The Shimizu Corporation, a Japanese construction firm, has recently proposed a plan to harness solar energy on a larger scale than almost any previously proposed concept. Their ambitious plan involves building a belt of solar cells around the Moon’s 6,800-mile (11,000-kilometer) equator, converting the electricity to powerful microwaves and lasers to be beamed at Earth, and finally converting the beams back to electricity at terrestrial power stations. The Luna Ring concept, the company says, could meet the entire world’s energy needs.

Robots would play the primary role in building the Luna Ring. Teleoperated 24 hours a day from the Earth, The robots would be teleoperated from Earth to level the lunar landscape and assemble machines and equipment in orbit before they are landed on the Moon. A team of astronauts would support the robots on-site.

Due to the massive amount of solar panels and other materials needed for the project, lunar resources would be used to the fullest extent possible. Water could be produced near the equator by reducing lunar soil with hydrogen imported from Earth. Lunar resources could also be used to make cementing material and concrete, while solar-heat treatments could help produce bricks, glass fibers, and other structural materials needed for the project.

The Luna Ring itself would initially have a width of a few kilometers, but could be extended up to 400 kilometers wide. The electric power generated by the solar cells would be transmitted by electric cables to transmission facilities on the near side of the Moon, which is constantly facing Earth. After the electricity is converted into microwave beams and laser beams, 20-kilometer-diameter antennas would beam the power to receivers on Earth. A guidance radio beacon would ensure accurate transmission to the receivers. The energy would then be converted back to electricity and supplied to existing grids, or possibly converted to hydrogen for fuel or storage.

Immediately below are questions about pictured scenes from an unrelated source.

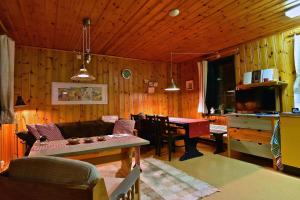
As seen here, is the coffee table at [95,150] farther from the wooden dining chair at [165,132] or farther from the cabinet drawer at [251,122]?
the cabinet drawer at [251,122]

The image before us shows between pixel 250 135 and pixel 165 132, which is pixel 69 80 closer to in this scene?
pixel 165 132

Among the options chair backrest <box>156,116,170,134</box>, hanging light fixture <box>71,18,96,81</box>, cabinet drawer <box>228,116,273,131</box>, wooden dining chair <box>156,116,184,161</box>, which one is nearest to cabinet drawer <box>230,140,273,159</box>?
cabinet drawer <box>228,116,273,131</box>

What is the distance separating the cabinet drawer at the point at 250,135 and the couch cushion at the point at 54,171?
3.24 m

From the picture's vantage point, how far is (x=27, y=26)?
126 inches

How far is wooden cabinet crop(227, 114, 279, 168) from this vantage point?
129 inches

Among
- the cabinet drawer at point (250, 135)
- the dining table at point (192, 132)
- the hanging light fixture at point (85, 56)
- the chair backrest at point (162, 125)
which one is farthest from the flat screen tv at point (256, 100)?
the hanging light fixture at point (85, 56)

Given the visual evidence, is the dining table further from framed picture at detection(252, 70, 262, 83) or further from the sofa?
the sofa

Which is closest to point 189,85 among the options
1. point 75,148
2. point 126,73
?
point 126,73

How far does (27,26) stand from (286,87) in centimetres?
481

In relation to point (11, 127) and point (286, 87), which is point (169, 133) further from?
point (11, 127)

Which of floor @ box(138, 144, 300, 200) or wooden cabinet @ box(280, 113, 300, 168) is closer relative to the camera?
floor @ box(138, 144, 300, 200)

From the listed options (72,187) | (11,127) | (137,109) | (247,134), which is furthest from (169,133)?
(11,127)

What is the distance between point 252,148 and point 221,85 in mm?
2109

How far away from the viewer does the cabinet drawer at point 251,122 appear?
3297mm
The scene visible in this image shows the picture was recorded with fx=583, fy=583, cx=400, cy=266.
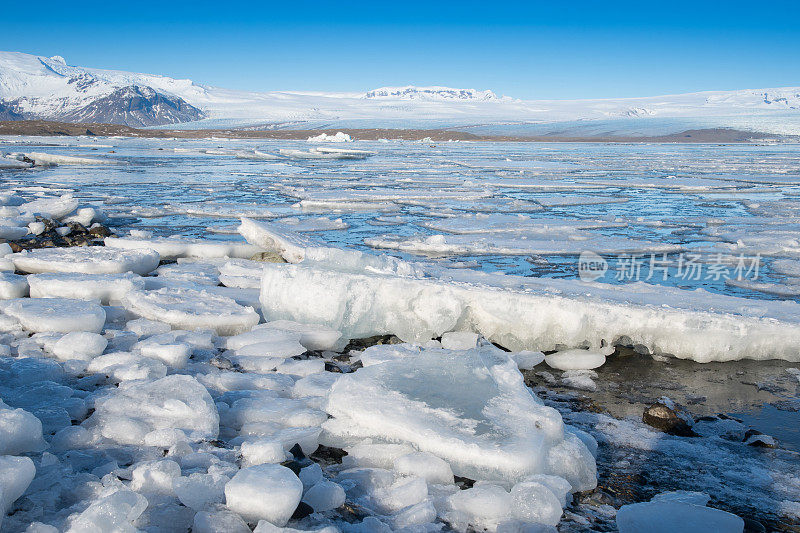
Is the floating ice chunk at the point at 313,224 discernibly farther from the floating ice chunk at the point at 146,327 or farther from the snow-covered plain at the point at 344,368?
the floating ice chunk at the point at 146,327

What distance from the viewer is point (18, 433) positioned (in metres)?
1.62

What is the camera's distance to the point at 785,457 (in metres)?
2.04

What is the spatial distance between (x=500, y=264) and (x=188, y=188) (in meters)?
8.42

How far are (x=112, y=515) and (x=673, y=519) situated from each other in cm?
141

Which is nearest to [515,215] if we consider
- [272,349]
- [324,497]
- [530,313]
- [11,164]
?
[530,313]

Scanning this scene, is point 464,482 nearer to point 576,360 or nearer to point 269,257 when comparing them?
point 576,360

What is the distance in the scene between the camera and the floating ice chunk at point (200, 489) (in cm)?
149

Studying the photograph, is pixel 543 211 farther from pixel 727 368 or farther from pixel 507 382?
pixel 507 382

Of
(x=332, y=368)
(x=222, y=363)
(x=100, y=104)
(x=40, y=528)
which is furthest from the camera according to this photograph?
(x=100, y=104)

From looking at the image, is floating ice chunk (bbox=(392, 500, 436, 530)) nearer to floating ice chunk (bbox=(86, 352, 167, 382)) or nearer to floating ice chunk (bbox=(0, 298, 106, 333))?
floating ice chunk (bbox=(86, 352, 167, 382))

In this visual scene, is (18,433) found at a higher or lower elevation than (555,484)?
higher

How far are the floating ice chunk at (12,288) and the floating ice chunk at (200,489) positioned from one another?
253cm

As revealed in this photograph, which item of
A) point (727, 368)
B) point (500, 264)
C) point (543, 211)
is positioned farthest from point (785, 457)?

Image credit: Shimizu Corporation

The Luna Ring could achieve 24/7 continuous clean energy generation, potentially ending our reliance on limited natural resources. Generating power from solar panels in space can be considerably more effective than terrestrial applications which are limited by long periods of darkness during night time. A space-based system in continuous sunlight essentially doubles the total power generated on Earth in the same 24 hour period.

With virtually no atmosphere on the moon there will be no bad weather or clouds that could inhibit the efficiency of the solar panels, but the effort will have to contend with lunar dust that can be stirred up from the surface by various processes (micrometeorites impacts, solar wind, surface charging, etc.). The company will almost certainly have to figure out ways of tending to the solar panels to keep any transferred dust from coating, scratching, or otherwise inhibiting the efficiency of the solar panel cells.